▶ [Brano fornito]
= = =
Introduzione. L’erba e le rocce racalmutesi.
Questa storia di Racalmuto, questa mia microstoria l’ho
scritta e riscritta e poi riscritta e quindi di nuovo scritta. Quando un quarto
di secolo fa ho trovato tra le carte segrete del Vaticano note e notizie
vetuste sul mio paese, ebbi come una folgorazione. Ne nacque una passione direi
smodata. Le mie radici che credevo decomposte nelle latebre del mio sotterraneo
esistenziale si sono risvegliate come vitigni americani. Da allora ricerche e
congetture, vuoti ricolmati con supposizioni magari subito svanite ma anche con
scintillii documentari, con transunti, con diplomi con trascrizioni di processi
feudali. Di volta in volta una nuova Racalmuto nasceva eppure spesso subito
appassiva.
= = =
▶ [Record forniti]

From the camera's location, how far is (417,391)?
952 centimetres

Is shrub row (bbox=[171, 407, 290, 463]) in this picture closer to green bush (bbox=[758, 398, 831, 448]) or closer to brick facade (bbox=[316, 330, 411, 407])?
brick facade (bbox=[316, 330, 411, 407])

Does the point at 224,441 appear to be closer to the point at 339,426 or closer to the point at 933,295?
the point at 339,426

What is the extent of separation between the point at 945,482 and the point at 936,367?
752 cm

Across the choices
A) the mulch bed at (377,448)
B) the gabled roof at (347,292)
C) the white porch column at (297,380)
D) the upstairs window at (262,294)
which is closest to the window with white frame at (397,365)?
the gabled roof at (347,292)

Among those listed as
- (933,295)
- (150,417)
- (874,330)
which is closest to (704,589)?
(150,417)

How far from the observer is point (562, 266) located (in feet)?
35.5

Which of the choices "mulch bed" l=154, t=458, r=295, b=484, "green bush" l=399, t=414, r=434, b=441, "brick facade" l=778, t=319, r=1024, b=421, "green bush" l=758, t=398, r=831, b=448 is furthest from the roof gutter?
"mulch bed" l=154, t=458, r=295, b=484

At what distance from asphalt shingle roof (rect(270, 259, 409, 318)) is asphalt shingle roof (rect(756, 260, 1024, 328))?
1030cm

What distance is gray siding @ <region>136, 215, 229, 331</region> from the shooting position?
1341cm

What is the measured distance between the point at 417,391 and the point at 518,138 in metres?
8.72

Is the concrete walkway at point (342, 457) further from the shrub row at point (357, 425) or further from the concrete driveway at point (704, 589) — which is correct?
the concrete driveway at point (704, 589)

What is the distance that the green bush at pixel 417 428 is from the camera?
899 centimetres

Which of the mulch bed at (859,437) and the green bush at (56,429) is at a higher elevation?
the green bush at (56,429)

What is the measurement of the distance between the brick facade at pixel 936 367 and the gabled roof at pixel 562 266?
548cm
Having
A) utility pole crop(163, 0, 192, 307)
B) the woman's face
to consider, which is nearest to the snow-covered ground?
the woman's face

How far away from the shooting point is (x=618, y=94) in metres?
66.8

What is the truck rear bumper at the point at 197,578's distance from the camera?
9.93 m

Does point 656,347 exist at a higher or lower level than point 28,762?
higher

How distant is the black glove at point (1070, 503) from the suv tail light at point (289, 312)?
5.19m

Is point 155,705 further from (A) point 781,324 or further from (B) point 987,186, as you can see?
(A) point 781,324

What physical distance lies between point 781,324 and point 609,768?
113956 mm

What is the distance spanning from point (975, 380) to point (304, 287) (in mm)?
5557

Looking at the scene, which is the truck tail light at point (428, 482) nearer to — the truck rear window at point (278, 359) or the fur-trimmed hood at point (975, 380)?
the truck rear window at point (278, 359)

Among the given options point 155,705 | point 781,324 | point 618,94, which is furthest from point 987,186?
= = =
▶ [Obiettivo del compito] Secondo il brano fornito, dove sono state trovate le note e notizie vetuste su Racalmuto?

▶ [Problema risolto] Tra le carte segrete del Vaticano.